*RECORDS TO USE:*
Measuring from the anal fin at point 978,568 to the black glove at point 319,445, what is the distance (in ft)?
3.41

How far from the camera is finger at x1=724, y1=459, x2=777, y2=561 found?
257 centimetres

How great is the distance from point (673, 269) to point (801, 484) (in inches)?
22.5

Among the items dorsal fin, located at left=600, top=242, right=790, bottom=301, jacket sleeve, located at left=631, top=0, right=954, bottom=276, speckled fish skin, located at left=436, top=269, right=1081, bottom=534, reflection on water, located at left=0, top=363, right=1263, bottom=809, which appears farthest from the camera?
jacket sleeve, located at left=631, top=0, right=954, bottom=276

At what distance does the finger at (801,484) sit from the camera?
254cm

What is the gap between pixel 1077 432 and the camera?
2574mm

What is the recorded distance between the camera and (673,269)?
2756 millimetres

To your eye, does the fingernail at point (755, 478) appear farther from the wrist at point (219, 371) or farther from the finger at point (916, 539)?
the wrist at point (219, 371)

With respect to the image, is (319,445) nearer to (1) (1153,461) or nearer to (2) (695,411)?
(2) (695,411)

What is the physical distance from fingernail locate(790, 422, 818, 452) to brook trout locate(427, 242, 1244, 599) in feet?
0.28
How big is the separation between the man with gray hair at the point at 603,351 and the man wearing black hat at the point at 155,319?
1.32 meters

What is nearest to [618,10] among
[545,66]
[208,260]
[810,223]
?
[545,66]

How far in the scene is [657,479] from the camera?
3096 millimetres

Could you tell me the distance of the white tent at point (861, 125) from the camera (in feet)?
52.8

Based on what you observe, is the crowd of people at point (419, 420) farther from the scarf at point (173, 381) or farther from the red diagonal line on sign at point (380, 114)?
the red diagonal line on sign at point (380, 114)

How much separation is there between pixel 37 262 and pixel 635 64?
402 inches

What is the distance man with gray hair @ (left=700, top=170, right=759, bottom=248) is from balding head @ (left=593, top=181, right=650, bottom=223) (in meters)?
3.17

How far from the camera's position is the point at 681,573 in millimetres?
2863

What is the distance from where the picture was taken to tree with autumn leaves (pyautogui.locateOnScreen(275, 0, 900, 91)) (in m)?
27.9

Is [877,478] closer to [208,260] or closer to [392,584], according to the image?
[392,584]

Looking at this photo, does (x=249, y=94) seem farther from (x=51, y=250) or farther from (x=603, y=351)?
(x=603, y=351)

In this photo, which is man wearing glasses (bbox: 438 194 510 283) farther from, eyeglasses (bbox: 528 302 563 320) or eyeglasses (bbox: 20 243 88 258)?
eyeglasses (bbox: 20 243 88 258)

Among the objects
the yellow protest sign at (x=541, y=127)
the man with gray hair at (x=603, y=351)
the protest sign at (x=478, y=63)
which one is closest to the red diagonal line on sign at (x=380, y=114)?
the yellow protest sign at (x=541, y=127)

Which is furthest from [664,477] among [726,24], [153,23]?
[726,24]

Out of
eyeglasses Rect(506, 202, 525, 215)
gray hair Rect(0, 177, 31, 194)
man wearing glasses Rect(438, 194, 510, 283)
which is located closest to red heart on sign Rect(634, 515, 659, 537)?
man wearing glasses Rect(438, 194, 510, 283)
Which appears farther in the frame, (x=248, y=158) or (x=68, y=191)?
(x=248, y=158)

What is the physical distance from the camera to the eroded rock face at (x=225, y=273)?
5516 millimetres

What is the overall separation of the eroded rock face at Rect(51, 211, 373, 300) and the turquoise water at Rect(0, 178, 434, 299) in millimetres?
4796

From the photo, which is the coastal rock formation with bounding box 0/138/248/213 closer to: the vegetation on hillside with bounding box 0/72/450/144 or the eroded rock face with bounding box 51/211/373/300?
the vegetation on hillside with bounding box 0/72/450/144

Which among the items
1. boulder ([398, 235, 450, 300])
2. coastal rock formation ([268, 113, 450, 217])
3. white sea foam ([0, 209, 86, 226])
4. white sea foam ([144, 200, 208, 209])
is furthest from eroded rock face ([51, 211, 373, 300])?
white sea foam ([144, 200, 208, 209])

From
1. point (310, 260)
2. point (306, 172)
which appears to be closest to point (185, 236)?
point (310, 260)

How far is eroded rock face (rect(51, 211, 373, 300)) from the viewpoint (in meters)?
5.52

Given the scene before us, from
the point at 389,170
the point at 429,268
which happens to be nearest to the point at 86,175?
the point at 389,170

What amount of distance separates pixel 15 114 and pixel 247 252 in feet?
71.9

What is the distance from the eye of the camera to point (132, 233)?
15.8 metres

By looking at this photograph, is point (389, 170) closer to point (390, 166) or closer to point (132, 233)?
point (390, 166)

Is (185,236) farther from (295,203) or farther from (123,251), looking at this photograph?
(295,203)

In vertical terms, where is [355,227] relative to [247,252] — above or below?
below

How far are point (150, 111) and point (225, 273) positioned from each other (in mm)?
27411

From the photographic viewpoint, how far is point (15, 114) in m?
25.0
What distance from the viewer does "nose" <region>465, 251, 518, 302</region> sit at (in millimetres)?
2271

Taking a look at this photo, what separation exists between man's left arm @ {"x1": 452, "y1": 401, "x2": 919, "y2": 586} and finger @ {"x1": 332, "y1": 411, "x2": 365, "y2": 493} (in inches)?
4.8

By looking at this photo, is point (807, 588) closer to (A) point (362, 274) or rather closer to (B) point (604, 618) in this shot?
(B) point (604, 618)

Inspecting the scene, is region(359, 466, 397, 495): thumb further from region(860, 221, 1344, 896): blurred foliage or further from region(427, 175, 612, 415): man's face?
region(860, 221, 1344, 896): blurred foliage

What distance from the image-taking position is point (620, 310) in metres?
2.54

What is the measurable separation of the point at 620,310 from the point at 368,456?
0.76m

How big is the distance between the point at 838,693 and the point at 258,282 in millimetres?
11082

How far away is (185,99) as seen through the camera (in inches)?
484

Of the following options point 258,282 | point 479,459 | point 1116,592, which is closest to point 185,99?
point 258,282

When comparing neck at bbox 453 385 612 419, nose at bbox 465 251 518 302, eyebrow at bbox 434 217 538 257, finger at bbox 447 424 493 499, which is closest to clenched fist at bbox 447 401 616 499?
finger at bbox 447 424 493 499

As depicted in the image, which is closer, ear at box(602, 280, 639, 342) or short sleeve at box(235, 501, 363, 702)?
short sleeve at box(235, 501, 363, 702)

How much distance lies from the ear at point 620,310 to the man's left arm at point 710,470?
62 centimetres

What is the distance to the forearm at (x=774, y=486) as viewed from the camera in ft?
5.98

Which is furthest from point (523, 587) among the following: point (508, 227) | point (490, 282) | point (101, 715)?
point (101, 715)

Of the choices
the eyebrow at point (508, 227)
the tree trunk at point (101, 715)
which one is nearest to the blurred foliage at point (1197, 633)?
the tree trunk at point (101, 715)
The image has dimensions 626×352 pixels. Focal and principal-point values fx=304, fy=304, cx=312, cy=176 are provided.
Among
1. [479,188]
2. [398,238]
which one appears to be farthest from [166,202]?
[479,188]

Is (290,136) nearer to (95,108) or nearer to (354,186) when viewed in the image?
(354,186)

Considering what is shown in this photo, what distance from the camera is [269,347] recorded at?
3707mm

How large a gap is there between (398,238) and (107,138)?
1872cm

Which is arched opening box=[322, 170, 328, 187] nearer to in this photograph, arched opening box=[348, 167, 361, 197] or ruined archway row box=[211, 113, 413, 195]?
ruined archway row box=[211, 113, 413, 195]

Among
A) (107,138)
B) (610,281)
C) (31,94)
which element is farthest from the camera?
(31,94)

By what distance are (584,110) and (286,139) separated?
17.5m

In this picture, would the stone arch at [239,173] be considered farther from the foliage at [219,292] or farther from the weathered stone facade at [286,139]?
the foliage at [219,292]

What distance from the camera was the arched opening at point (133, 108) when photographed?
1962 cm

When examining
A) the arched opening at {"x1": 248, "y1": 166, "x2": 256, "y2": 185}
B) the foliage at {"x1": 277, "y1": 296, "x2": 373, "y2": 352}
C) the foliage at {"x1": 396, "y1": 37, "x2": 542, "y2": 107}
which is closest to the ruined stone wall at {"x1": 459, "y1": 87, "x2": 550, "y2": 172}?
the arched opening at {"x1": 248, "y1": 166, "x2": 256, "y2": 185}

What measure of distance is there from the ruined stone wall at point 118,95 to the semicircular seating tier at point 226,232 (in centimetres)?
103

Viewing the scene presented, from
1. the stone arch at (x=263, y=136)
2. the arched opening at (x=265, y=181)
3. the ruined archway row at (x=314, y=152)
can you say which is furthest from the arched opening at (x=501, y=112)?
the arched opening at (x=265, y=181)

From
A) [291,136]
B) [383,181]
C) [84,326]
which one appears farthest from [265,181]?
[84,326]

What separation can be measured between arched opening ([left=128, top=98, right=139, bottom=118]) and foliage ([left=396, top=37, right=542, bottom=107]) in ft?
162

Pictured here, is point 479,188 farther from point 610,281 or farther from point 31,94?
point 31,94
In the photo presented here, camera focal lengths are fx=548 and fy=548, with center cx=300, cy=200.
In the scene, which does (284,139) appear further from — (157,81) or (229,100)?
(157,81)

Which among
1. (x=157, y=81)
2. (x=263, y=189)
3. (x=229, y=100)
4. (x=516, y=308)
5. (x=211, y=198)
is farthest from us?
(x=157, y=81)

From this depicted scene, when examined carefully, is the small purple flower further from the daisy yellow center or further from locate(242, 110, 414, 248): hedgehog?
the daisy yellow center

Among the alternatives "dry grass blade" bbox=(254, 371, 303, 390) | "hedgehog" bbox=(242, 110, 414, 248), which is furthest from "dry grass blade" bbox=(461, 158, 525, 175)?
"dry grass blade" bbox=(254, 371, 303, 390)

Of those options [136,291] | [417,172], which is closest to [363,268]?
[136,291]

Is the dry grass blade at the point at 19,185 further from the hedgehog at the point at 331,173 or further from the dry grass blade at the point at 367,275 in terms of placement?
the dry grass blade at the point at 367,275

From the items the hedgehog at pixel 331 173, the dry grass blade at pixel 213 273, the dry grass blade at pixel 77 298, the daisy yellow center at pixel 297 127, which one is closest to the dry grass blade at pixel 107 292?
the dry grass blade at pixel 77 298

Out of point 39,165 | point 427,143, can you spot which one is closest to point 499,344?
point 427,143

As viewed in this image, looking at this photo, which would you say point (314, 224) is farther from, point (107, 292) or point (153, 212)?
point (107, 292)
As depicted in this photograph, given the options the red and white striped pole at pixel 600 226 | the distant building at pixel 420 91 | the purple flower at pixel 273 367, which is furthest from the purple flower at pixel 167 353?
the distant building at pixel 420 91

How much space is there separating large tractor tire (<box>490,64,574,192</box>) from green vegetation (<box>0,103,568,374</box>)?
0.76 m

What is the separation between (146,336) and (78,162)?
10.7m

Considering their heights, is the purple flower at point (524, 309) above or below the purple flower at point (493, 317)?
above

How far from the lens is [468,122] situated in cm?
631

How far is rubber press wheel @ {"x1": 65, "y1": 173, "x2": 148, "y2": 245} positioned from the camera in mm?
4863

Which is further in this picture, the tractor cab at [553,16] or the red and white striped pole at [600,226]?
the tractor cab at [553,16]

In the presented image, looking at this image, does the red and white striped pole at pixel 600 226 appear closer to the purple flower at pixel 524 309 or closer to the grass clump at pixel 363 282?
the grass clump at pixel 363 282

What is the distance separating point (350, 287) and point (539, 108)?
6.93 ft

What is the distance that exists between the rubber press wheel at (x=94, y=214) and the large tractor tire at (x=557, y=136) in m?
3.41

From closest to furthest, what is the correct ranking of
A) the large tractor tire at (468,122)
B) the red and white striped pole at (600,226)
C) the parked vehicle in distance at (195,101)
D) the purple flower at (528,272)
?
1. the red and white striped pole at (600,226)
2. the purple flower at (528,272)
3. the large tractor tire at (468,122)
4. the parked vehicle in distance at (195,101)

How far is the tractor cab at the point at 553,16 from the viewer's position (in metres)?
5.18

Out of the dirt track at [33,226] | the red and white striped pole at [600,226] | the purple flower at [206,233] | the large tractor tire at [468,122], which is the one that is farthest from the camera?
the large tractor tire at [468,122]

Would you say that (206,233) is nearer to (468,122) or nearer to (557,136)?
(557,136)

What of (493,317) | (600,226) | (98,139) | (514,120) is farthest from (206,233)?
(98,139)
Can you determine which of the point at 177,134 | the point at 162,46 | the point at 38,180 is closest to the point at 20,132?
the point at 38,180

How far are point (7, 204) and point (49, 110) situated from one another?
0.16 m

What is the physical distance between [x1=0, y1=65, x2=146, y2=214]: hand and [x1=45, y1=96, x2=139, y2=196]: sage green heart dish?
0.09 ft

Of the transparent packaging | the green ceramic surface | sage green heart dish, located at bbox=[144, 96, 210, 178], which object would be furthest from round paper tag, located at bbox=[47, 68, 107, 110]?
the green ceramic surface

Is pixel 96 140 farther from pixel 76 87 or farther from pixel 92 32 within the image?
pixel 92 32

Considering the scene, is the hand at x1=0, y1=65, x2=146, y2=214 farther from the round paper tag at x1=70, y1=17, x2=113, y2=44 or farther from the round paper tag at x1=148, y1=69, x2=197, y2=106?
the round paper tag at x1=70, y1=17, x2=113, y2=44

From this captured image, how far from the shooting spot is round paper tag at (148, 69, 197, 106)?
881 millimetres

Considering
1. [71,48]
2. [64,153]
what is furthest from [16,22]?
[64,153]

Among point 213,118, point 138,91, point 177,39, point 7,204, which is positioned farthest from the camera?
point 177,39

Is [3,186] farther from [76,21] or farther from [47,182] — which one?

*TO BE DONE:*
Rewrite the rows from the line containing "Is pixel 96" through the last row above, replacing every "farther" with "further" and leaving everything else the same.

*REPLY:*
Is pixel 96 140 further from pixel 76 87 or further from pixel 92 32 within the image?
pixel 92 32

Considering the scene, is the hand at x1=0, y1=65, x2=146, y2=214 further from the round paper tag at x1=70, y1=17, x2=113, y2=44 or further from the round paper tag at x1=148, y1=69, x2=197, y2=106?
the round paper tag at x1=70, y1=17, x2=113, y2=44

From this captured image, how far from the shooting spot is round paper tag at (148, 69, 197, 106)?
881 millimetres

Considering
1. [71,48]
2. [64,153]
what is furthest from [16,22]?
[64,153]

Among point 213,118, point 138,91, point 177,39, point 7,204, which is positioned farthest from the camera?
point 177,39

Is [3,186] further from [76,21] or further from [47,182] — which one?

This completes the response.